Radar Doppler can be caused by "instantaneous" relative motion or by "apparent" relative motion. Each is treated separately below.

INSTANTANEOUS DOPPLER is due to the relative motion between source and target DURING the time it takes to transmit and receive a single radar pulse and is equal to the frequency difference between transmitted and received signals. It would, in principle, be measured by sampling each radar return at a rate equal to twice the expected Doppler:

Doppler = ftrans (c+v)/(c-v) - ftrans = 2v/(c/ftrans) = 2v/lambda

where ftrans is the transmitter frequency, v is the relative motion, c is the speed of light, and lambda is the wavelength being transmitted. Practical Doppler rates are usually lower than the radar PRF itself, so that instantaneous Doppler is usually of interest only for phase corrections. It also finds application in observing fast-moving targets (aircraft, missile, or spacecraft velocities or greater) or for the sampling of turbulent ionospheric phenomena.
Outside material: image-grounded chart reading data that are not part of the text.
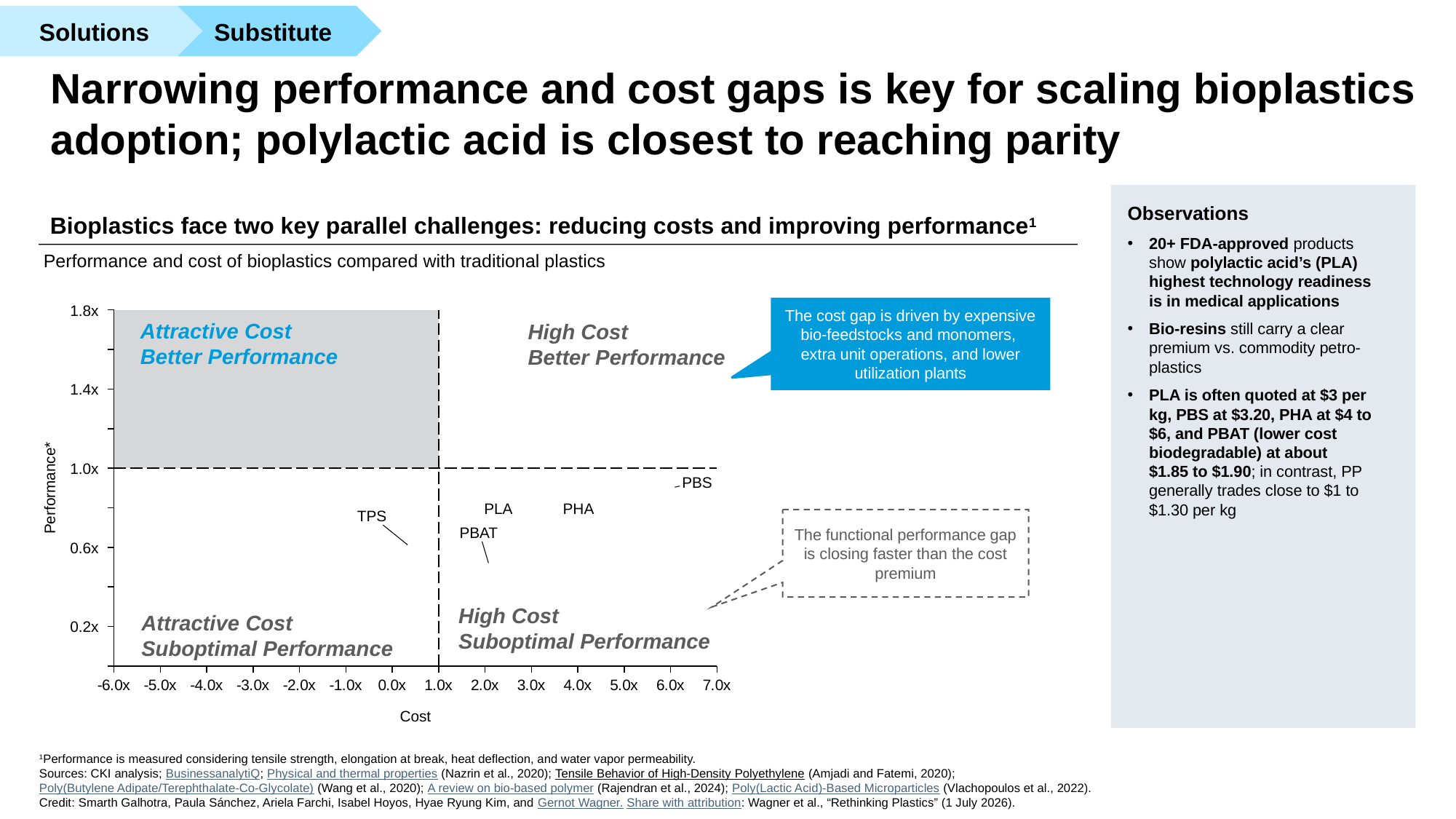
Which bioplastic has the highest cost on the chart? PBS How many bioplastics are plotted as points on the chart? 5 Which has the higher performance, PBS or PBAT? PBS Is the performance value for PBAT greater or less than 1.0x? less Which bioplastic has the highest performance on the chart? PBS Is the cost value for PBS greater or less than 5.0x? greater Is the cost value for TPS greater or less than 0.0x? greater What kind of chart is shown on the slide? scatter chart What is the label of the x axis of the chart? Cost Which bioplastic has the lowest cost on the chart? TPS Which has the higher cost, TPS or PHA? PHA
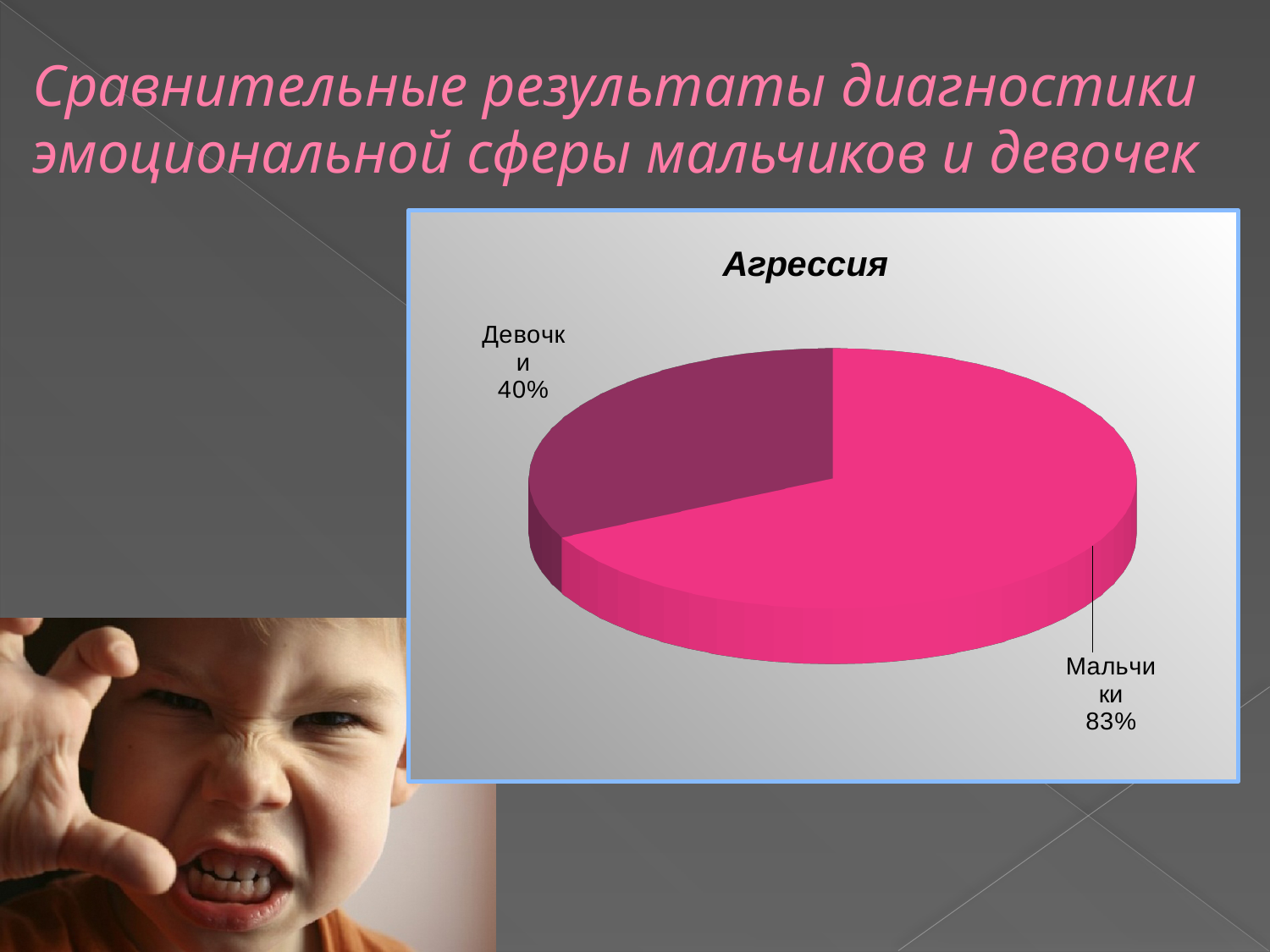
What share of the pie is labelled for Девочки? 40% What share of the pie is labelled for Мальчики? 83% Which category has the smallest slice in the pie chart? Девочки Which slice is drawn in the darker shade of pink/purple? Девочки How many slices does the pie chart have? 2 What kind of chart is shown on the slide? pie chart What is the title of the chart? Агрессия Which is larger, the value for Мальчики or the value for Девочки? Мальчики What is the difference between the value for Мальчики and the value for Девочки? 43% What value is shown for Девочки in the chart? 40% Which category has the largest slice in the pie chart? Мальчики What value is shown for Мальчики in the chart? 83%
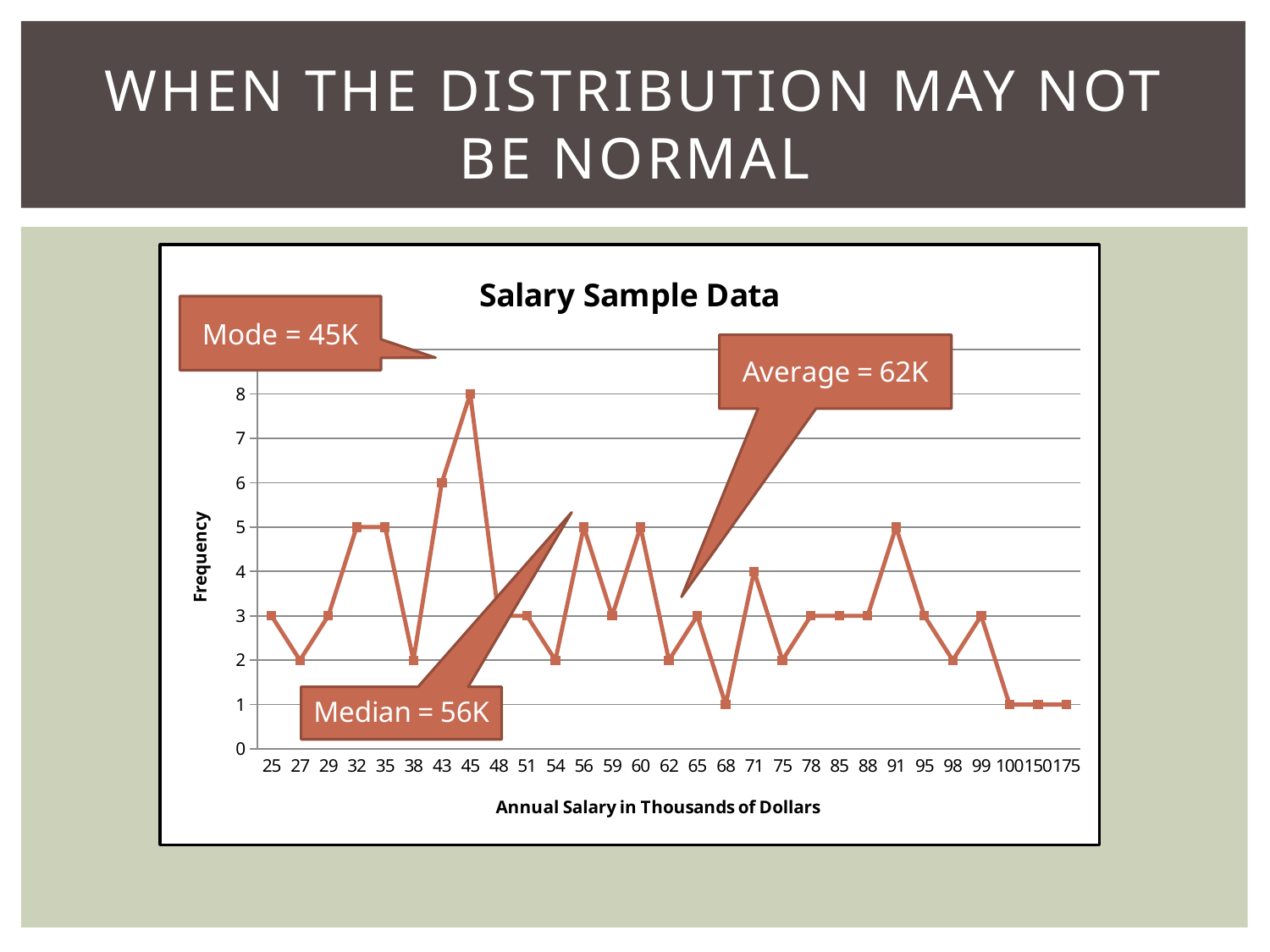
What is the frequency for an annual salary of 68 thousand dollars? 1 What type of chart is shown on the slide? line chart What is the frequency for an annual salary of 43 thousand dollars? 6 What is the lowest frequency shown on the chart? 1 Is the frequency for an annual salary of 45 greater or less than 6? greater What is the frequency for an annual salary of 45 thousand dollars? 8 Which annual salary value has the highest frequency? 45 How many salary values are plotted along the x axis? 29 What is the difference between the frequency at 45 and the frequency at 68? 7 What is the title of the chart? Salary Sample Data Which has a higher frequency, an annual salary of 43 or 38? 43 According to the callout on the chart, what is the average salary? 62K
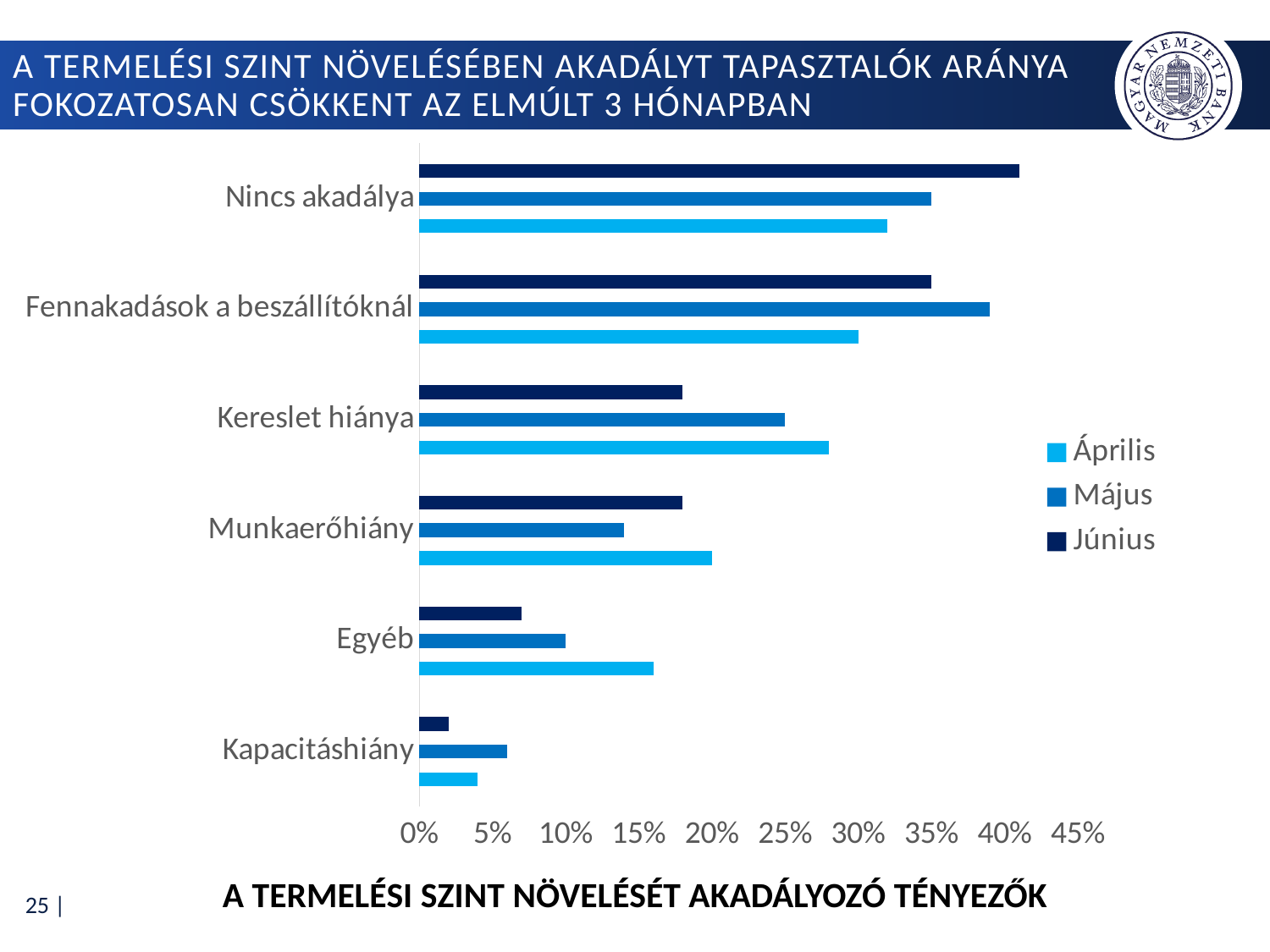
How many categories are shown on the chart? 6 Which category has the highest value for Május? Fennakadások a beszállítóknál Is the value for Kapacitáshiány in Június greater or less than 5%? less Is the value for Nincs akadálya in Június greater or less than 35%? greater Is the value for Egyéb in Április greater or less than 10%? greater What kind of chart is shown on the slide? bar chart What are the three legend entries of the chart? Április, Május, Június How many series does the legend list? 3 For Kereslet hiánya, which is larger: the Április value or the Június value? Április Which category has the highest value for Június? Nincs akadálya For Egyéb, do the values rise or fall from Április to Június? fall Which category has the lowest value for Június? Kapacitáshiány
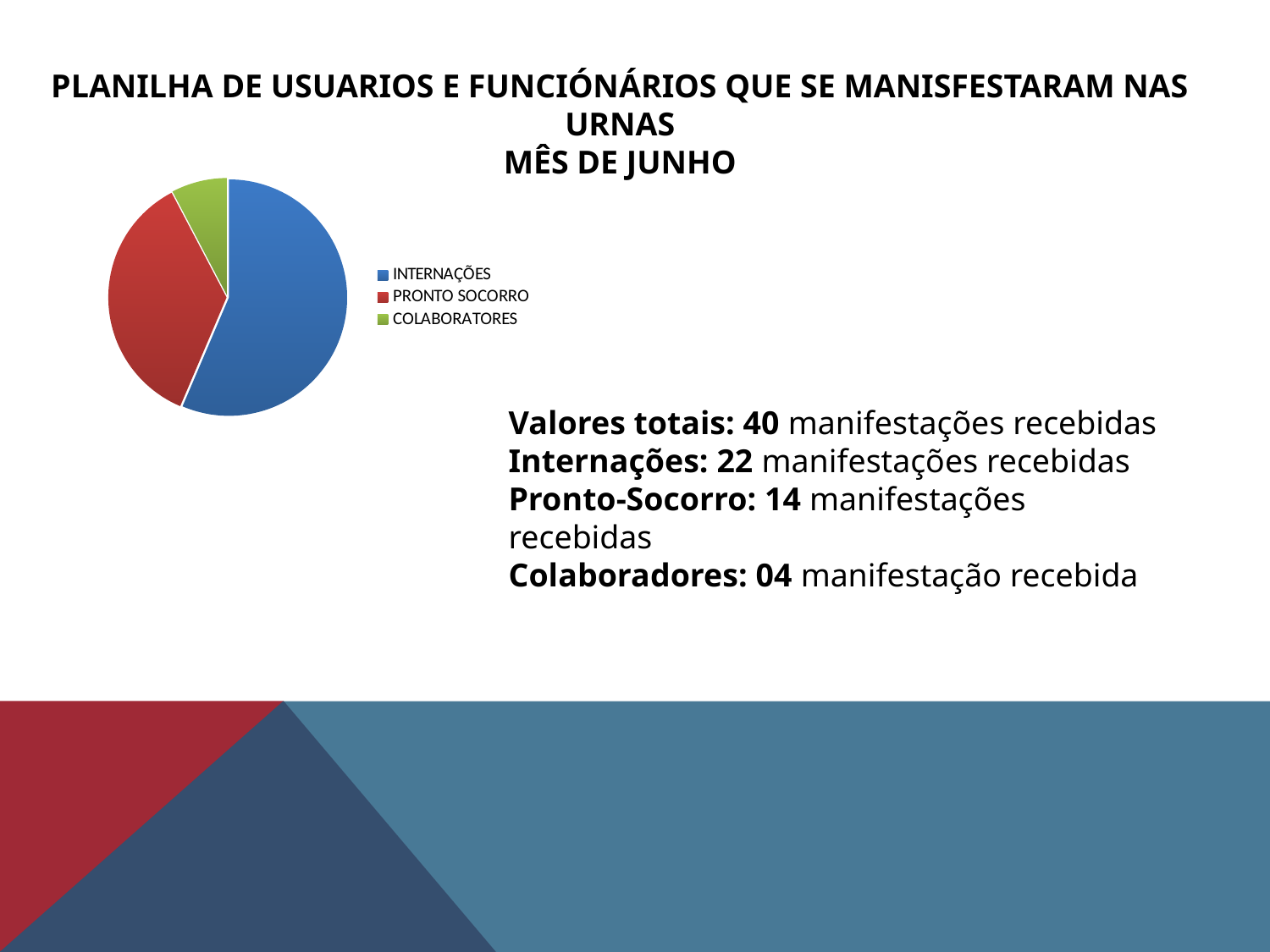
What is the difference between the Internações and Pronto-Socorro values shown on the slide? 8 According to the slide, how many manifestações were received for Colaboradores? 04 What kind of chart is shown on the slide? pie chart According to the slide, how many manifestações were received for Internações? 22 According to the slide, how many manifestações were received for Pronto-Socorro? 14 What colour is the INTERNAÇÕES slice in the pie chart? blue Which slice is larger in the pie chart, PRONTO SOCORRO or COLABORATORES? PRONTO SOCORRO How many slices does the pie chart have? 3 How many entries does the legend of the pie chart list? 3 Which category has the largest slice of the pie chart? INTERNAÇÕES Which category has the smallest slice of the pie chart? COLABORATORES What is the total number of manifestações received according to the slide? 40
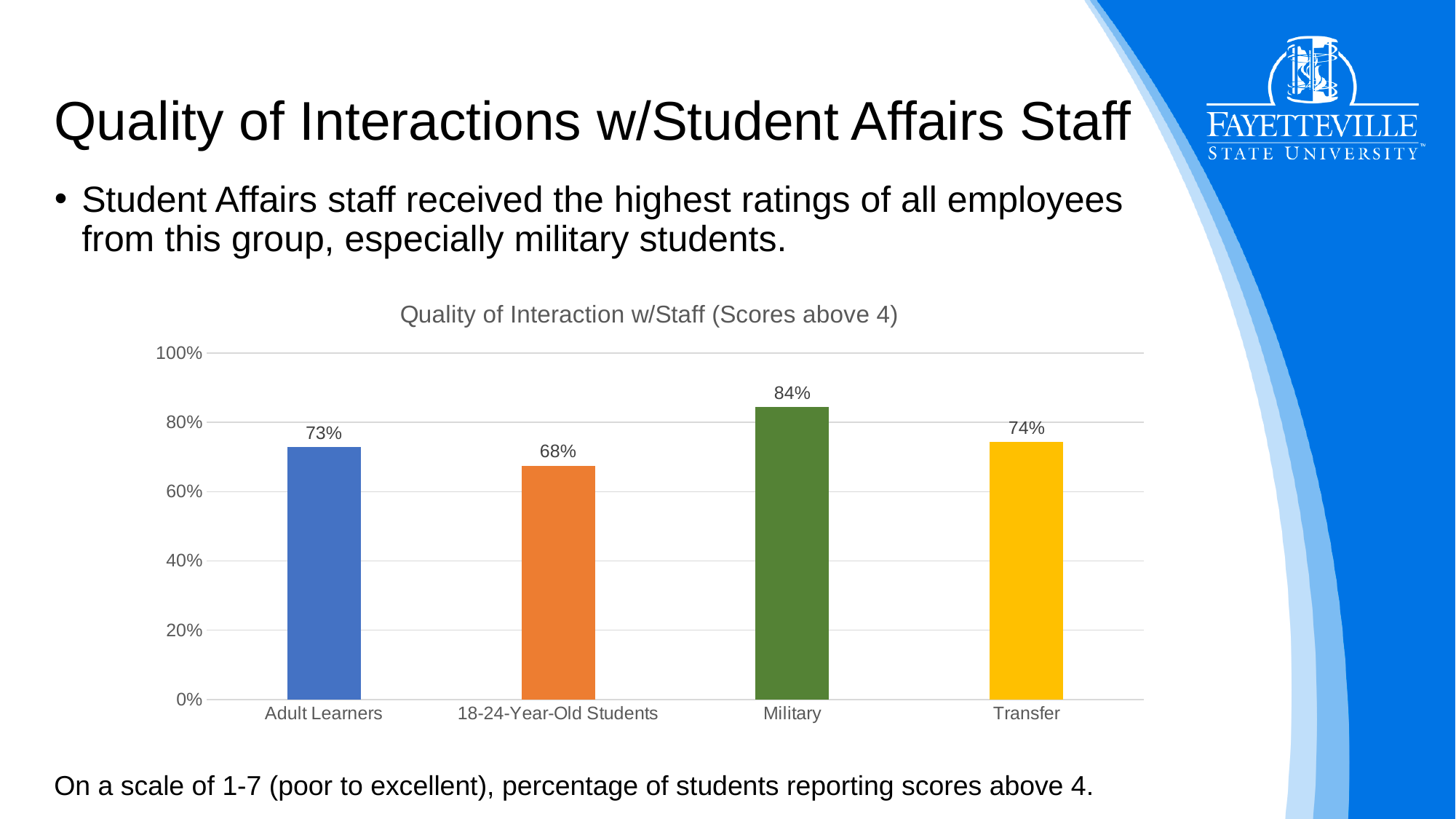
Which is larger, the value for Military or the value for Transfer? Military What is the difference between the values for Military and 18-24-Year-Old Students? 16% What is the value for Adult Learners in the chart? 73% Which category has the lowest value in the chart? 18-24-Year-Old Students What is the value for 18-24-Year-Old Students in the chart? 68% How many categories are shown in the chart? 4 Which category has the highest value in the chart? Military What is the difference between the values for Transfer and Adult Learners? 1% What kind of chart is shown on the slide? Bar chart What is the value for Military in the chart? 84% What is the title of the chart? Quality of Interaction w/Staff (Scores above 4) What is the value for Transfer in the chart? 74%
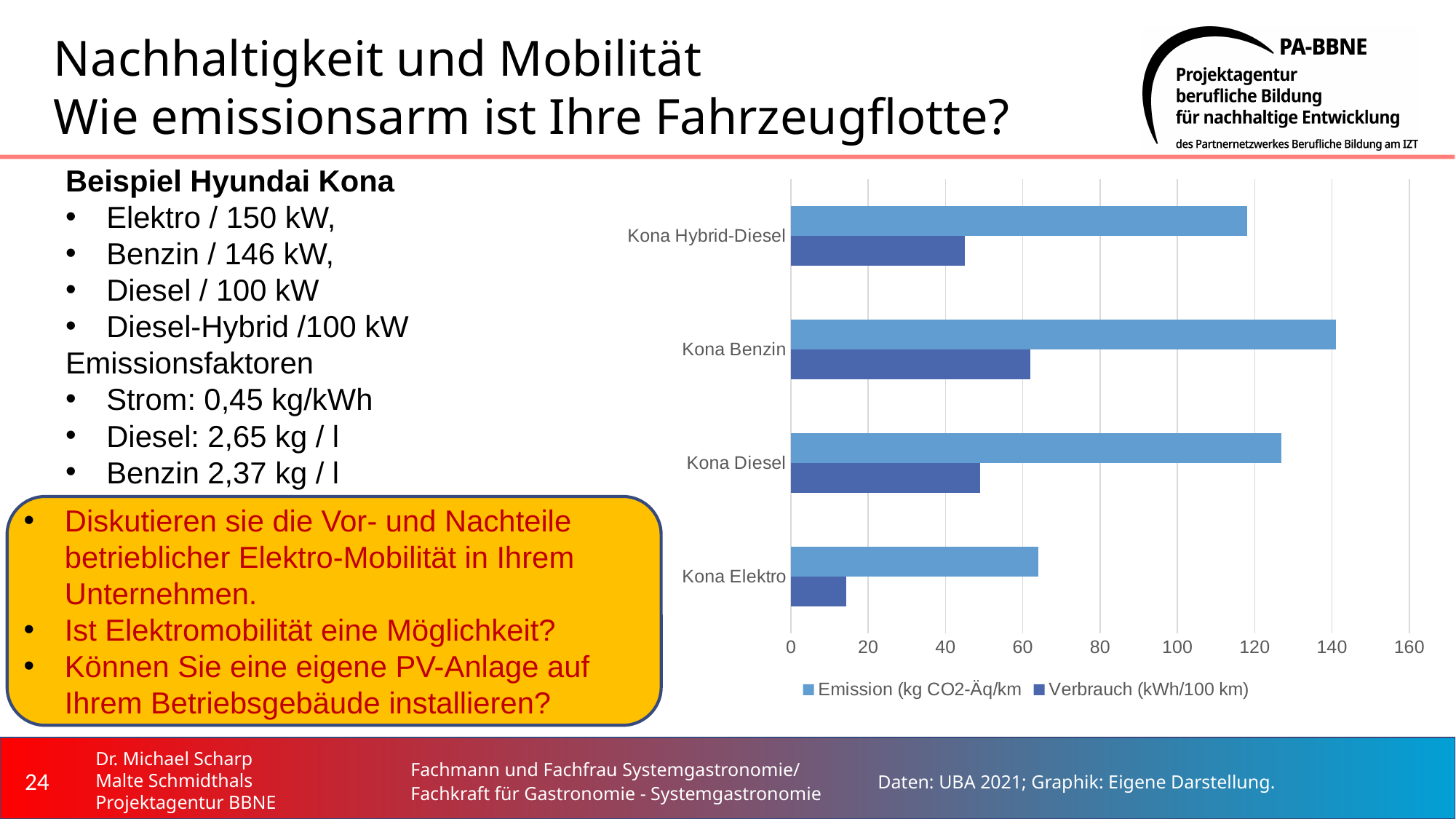
How many vehicle categories are shown on the chart? 4 What are the two series named in the chart legend? Emission (kg CO2-Äq/km) and Verbrauch (kWh/100 km) How many series does the chart legend list? 2 Which vehicle has the lowest Emission (kg CO2-Äq/km) value? Kona Elektro Which has the larger Emission value, Kona Diesel or Kona Hybrid-Diesel? Kona Diesel Is the Verbrauch value for Kona Elektro greater or less than 20? less Which vehicle has the highest Emission (kg CO2-Äq/km) value? Kona Benzin Is the Emission value for Kona Hybrid-Diesel greater or less than 100? greater Which vehicle has the highest Verbrauch (kWh/100 km) value? Kona Benzin Which vehicle has the lowest Verbrauch (kWh/100 km) value? Kona Elektro Is the Emission value for Kona Elektro greater or less than 80? less What kind of chart is shown on the slide? Bar chart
APPARENT DOPPLER is due to the range migration between source and target BETWEEN successive transmitted radar pulses. It is measured by sampling the radar return once per pri at each range of interest (range-gating):

Doppler = ftrans (c+v)/(c-v) - ftrans = 2v/(c/ftrans) = 2v/lambda

where ftrans is the transmitter frequency, v is the relative motion, c is the speed of light, and lambda is the wavelength being transmitted.

Note that although both instantaneous and apparent Doppler have the same formulation, the radar method of measuring them differs. Apparent Doppler is the measurement of interest in applications such as OTH (over-the-horizon) and SAR (synthetic aperture) radars. The term "apparent Doppler" is used, because the targets do not actually need to be moving during the instantaneous pulse measurement, but rather need to have been moving between successive pulses to effect a migration in range. Thus, ground-based SAR measurements can be made from a stationary platform with the same APPARENT DOPPLER results as those obtained from an air-based moving platform, provided the velocities are not great enough to distort the phase of the INSTANTANEOUS DOPPLER measurement (possible when using phase-coded pulses from a space-based platform). In this regard, notice that the SAR Doppler effect referred to in the SAR literature is almost always the APPARENT DOPPLER measurement and not the INSTANTANEOUS DOPPLER measurement.